[Text provided]:
>>

# Next Cardiff Meet



## Gromit (Sep 14, 2008)

This forum seems to be missing a Cardiff Meet thread which is just plain wrong. So I thought I'd start one.

I've had an idea. Feel free to shoot it down.

Nw I know December is a busy time with work's chrimo do's n all that but how do we feel about a Urbanite chrimbo meal?

Find somewhere cheap that does a chrimbo lunch or summat on a saturday?
Or just a sunday lunch place.

Good idea? Bad idea?

Obviously we have some vegies so we'd have to account for everyone.


----------



## 1927 (Sep 14, 2008)

I'd be quite happy for it to be a veggie affair and put my meat eating to one side for an evening.


----------



## softybabe (Sep 14, 2008)

Would be nice to see you lot again but 









...but if there's a lil 'un to sniff  *looks at 1927*


----------



## topaz (Sep 14, 2008)

for my part it would be lovely to meet some local urbs!!


----------



## Ranbay (Sep 14, 2008)

i keep missing them and stuff... someone needs to poke me or something


----------



## Sweaty Betty (Sep 16, 2008)

B0B2oo9 said:


> i keep missing them and stuff... someone needs to poke me or something



I will mate


Im in- come on troops lets be having ya


----------



## djbombscare (Sep 17, 2008)

Dorothy's for Scotch Egg, Rissolle and chips ?


----------



## djbombscare (Sep 17, 2008)

<<

[Set tasks]:
a. List each distinct username that appears in a post heading of the Cardiff meet thread, counting a repeated name only once.
b. Continue the Cardiff meet thread from its final line.

Entries taken from a collection:
>>

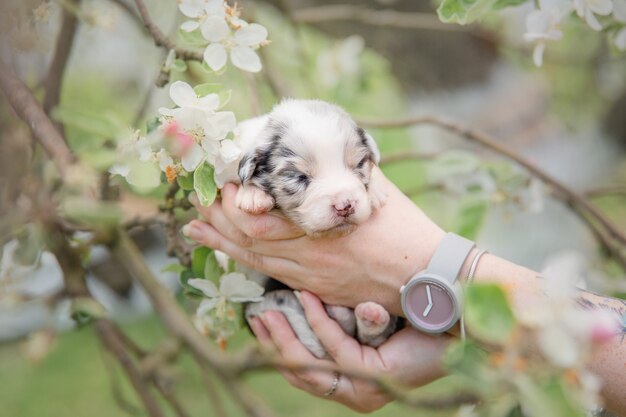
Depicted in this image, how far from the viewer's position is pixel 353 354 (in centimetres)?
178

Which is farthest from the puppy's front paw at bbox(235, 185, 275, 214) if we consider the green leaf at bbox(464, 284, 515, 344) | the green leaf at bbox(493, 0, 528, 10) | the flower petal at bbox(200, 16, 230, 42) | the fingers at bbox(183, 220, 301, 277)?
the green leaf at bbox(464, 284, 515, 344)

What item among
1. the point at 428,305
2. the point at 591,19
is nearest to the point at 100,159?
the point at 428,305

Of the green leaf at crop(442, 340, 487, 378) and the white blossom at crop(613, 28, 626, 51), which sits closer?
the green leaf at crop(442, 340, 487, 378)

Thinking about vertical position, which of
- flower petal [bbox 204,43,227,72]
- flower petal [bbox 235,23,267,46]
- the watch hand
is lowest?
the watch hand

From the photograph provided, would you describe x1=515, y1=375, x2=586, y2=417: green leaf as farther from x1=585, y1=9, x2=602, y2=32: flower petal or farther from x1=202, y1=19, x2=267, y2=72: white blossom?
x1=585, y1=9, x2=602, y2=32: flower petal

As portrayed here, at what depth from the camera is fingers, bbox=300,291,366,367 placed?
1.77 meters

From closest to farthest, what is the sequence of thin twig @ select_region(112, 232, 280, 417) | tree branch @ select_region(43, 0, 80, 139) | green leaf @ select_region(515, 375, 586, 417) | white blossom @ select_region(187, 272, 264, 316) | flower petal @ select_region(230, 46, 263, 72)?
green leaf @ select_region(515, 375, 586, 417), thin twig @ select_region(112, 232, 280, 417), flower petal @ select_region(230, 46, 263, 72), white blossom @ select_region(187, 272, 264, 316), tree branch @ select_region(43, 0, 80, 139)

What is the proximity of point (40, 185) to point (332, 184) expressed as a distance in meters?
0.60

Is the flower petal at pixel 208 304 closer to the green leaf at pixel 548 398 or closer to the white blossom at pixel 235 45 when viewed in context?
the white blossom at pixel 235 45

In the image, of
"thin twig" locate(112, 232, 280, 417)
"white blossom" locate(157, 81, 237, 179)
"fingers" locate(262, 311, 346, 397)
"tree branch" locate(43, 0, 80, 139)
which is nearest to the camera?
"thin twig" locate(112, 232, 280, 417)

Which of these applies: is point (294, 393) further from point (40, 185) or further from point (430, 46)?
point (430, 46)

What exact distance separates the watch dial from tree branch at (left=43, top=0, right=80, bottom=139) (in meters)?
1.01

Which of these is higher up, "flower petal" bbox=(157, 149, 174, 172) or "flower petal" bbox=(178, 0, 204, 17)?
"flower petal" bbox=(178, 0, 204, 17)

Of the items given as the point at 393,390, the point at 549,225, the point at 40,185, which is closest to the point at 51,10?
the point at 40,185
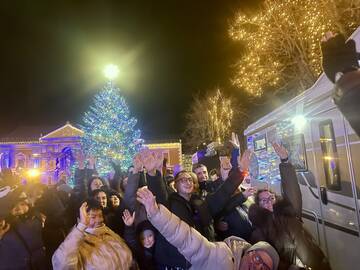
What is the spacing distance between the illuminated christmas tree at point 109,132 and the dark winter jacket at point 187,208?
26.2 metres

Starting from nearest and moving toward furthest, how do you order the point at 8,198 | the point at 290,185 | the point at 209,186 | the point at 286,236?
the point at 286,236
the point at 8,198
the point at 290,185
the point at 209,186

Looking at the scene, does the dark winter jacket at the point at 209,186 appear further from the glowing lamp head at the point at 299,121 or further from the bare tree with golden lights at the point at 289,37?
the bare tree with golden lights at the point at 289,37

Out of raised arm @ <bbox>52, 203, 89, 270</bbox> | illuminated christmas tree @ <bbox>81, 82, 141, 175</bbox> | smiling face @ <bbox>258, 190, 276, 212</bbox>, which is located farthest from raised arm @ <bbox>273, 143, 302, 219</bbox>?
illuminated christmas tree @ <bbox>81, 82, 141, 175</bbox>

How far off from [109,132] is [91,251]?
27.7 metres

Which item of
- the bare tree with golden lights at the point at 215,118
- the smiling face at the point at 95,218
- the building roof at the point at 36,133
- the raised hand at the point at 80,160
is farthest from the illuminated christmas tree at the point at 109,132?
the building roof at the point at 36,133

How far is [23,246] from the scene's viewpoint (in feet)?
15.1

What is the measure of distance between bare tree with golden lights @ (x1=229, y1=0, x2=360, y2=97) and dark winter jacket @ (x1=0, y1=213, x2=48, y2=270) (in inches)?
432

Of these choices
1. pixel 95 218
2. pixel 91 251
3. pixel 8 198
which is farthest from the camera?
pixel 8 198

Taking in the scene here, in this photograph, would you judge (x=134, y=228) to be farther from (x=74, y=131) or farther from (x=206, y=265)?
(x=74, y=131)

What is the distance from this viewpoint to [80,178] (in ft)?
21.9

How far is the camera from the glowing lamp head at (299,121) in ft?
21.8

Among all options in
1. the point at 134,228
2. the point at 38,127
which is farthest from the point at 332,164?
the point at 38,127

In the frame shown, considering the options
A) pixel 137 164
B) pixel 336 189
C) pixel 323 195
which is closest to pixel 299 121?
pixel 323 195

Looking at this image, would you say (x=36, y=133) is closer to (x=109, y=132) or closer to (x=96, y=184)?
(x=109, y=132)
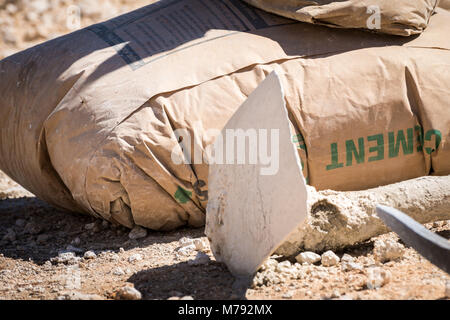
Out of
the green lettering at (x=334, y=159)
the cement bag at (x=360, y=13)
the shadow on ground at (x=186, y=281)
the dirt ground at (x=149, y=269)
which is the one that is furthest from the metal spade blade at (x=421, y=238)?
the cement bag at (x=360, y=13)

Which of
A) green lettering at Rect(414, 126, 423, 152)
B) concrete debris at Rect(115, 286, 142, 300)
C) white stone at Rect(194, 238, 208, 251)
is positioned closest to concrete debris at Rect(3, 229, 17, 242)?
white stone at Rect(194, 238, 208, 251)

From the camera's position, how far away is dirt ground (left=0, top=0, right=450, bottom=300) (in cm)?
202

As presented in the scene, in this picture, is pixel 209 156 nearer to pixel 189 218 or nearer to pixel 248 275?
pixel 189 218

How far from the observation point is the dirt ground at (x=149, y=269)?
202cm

<<

[Outputs by task]:
a. Gromit, 1927, softybabe, topaz, Ranbay, Sweaty Betty, djbombscare

b.
Actually what about bucking the trend and have a chrimbo barbeque


----------



## Gromit (Sep 17, 2008)

Not very veggie. I was thinking Chinese or Indian might please both meat eaters and veggies.


----------



## softybabe (Sep 17, 2008)

djbombscare said:


> Actually what about bucking the trend and have a chrimbo barbeque



at yours?


----------



## 1927 (Sep 17, 2008)

djbombscare said:


> Actually what about bucking the trend and have a chrimbo barbeque



I've always thought a chrimbo barbie was a good idea, but I always seem to be in a minority of 1. Pleased that someone else is on my wavelength.


----------



## Gromit (Sep 17, 2008)

1927 said:


> I've always thought a chrimbo barbie was a good idea, but I always seem to be in a minority of 1. Pleased that someone else is on my wavelength.


 
Its a man thing.

Or an australian thing.

I doubt the ladies will go for it but i'd be up for it.


----------



## djbombscare (Sep 19, 2008)

softybabe said:


> at yours?



No problem dya want sausage or a burger








Marius Since Linda McCartney died they do veggi burgers and sangers EVERYWHERE.

And 1927 I reckon its probably a hammers thing


----------



## softybabe (Sep 20, 2008)

djbombscare said:


> No problem dya want sausage or a burger



hehehe so kind of you....can i have slightly cremated salmon pls


----------



## phildwyer (Sep 22, 2008)

I'm in Cardiff December 20-30, count me in.  Its been a while.


----------



## 1927 (Sep 22, 2008)

The garden at Chez27 could do with some attention. I am quite happy to provide everyone with bbq grub in return for a couple of hours labour!! A few drinks and bob's ya uncle.


----------



## phildwyer (Sep 22, 2008)

Deal.  It will be good to get to a meet again.  Did the last one get cancelled or what?


----------



## djbombscare (Sep 24, 2008)

1927 said:


> The garden at Chez27 could do with some attention. I am quite happy to provide everyone with bbq grub in return for a couple of hours labour!! A few drinks and bob's ya uncle.



Needs some attention. That's that Estate Agent Spiel innit. 

Like this is light frontal damage






a flooded engine. . .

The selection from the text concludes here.